Türkiye ile Sudan arasında tarımsal ticaretin artırılacağı, Türk iş insanlarına Sudan’da tarihi yatırım fırsatı sunulacağı öne sürülerek 2014 yılında imzalanan anlaşmada bir arpa boyu yol alınamadı. Büyük vaatlerle duyurulan anlaşmanın üzerinden 9 yıl geçti, Sudan tarafından taahhüt edilen 12 bin 500 hektar arazinin bir metrekaresi dahi teslim edilmedi.
Anlaşma 2024 yılında Gıda, Tarım ve Hayvancılık Bakanı Mehdi Eker tarafından imzalanırken o günden bugüne 6 bakan değişti, 7’nci bakan göreve başladı ancak proje hayata geçirilemedi.

**Kaynak veriler**
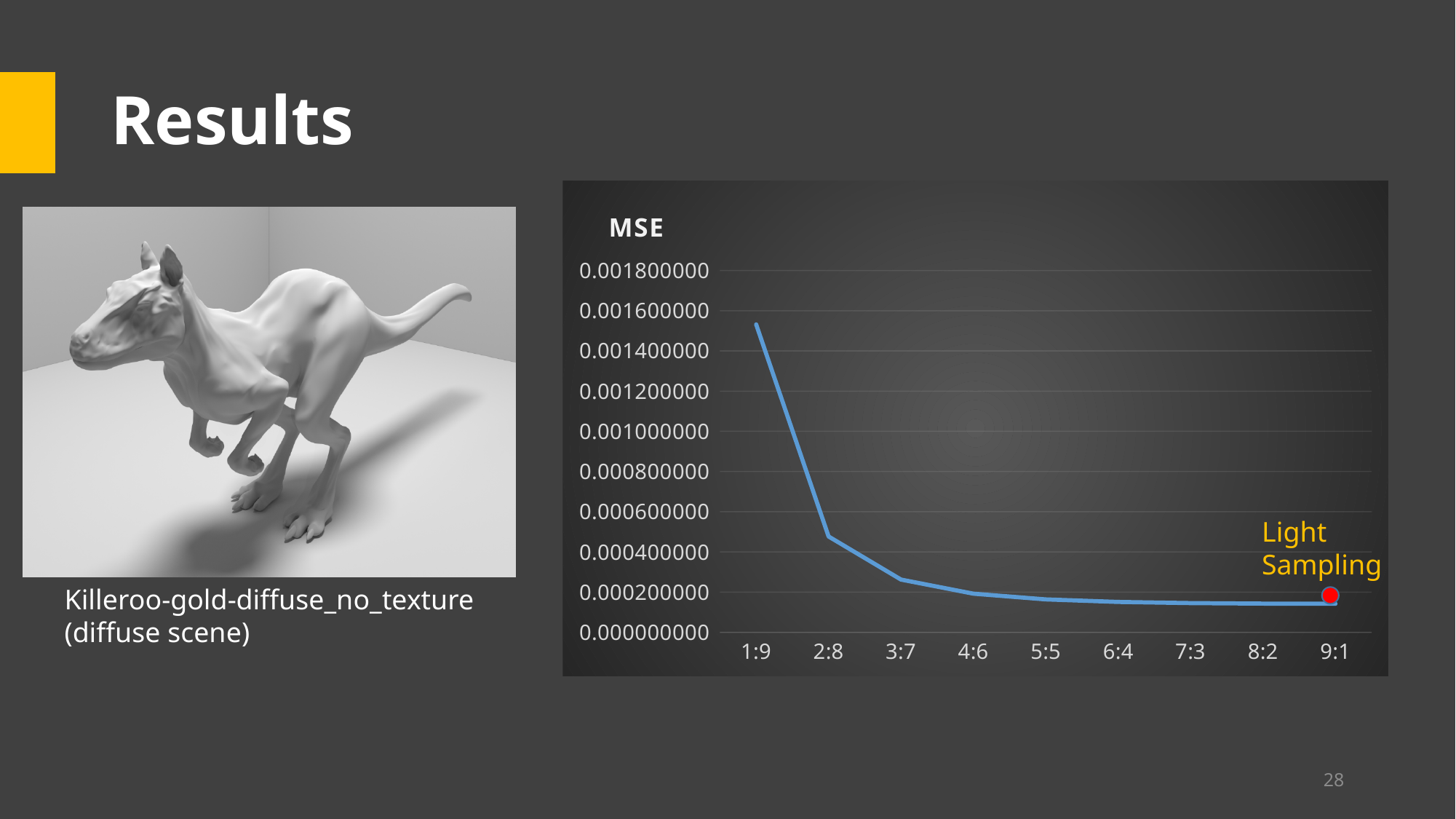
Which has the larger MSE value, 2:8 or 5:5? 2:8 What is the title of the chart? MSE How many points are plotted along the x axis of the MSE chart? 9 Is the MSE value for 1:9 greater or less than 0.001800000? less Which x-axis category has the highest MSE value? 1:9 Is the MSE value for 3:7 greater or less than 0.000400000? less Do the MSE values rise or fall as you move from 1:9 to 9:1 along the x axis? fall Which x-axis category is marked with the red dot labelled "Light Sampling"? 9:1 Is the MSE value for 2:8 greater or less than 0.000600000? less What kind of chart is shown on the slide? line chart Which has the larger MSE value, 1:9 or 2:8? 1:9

**Görevleriniz**
A – Türkiye–Sudan tarım anlaşması metnine dayanarak şu soruları yanıtlayın:
(i) Sudan'ın taahhüt ettiği arazi kaç hektardır?
(ii) Anlaşmayı hangi bakan imzalamıştır?
(iii) O günden bu yana kaç bakan değişmiştir?
B – Türkiye–Sudan tarım anlaşması metninin devamını yazın.
Bu veriler Türkiye–Sudan tarım anlaşması metniyle ilgili değildir.

**Alıştırma yanıtları**
A –
(i) 12 bin 500 hektar.
(ii) Gıda, Tarım ve Hayvancılık Bakanı Mehdi Eker.
(iii) 6 bakan.

B –
Tarım ülkesi Türkiye tarafından Sudan’da kiralanacak 12 bin 500 hektar arazi üzerinde tarımsal üretim yapmak amacıyla Tarım İşletmeleri Genel Müdürlüğü ve Sudan Tarım Bakanlığı ortaklığıyla kurulan şirket, kamu bütçesinden harcama yapmaya devam ederken 9 yılda ne bir dönüm arazi kiralayabildi ne de ekim yapabildi. Sudan hükümeti 12 bin 500 hektarlık arazi sözünü yerine getirmezken, Türk iş insanlarına verilecek 780 bin 500 hektar tarım arazisi de hayal oldu.
CHP Grubunun Türk Sudan Uluslararası Tarım ve Hayvancılık A.Ş’nin faaliyetlerine yönelik itirazı KİT Komisyonu’nda görüşüldü. TİGEM Genel Müdür Vekili Hakan Nalbantoğlu’nun da hazır bulunduğu toplantıda Sudan ile yapılan tarım anlaşmasının son durumu soruldu.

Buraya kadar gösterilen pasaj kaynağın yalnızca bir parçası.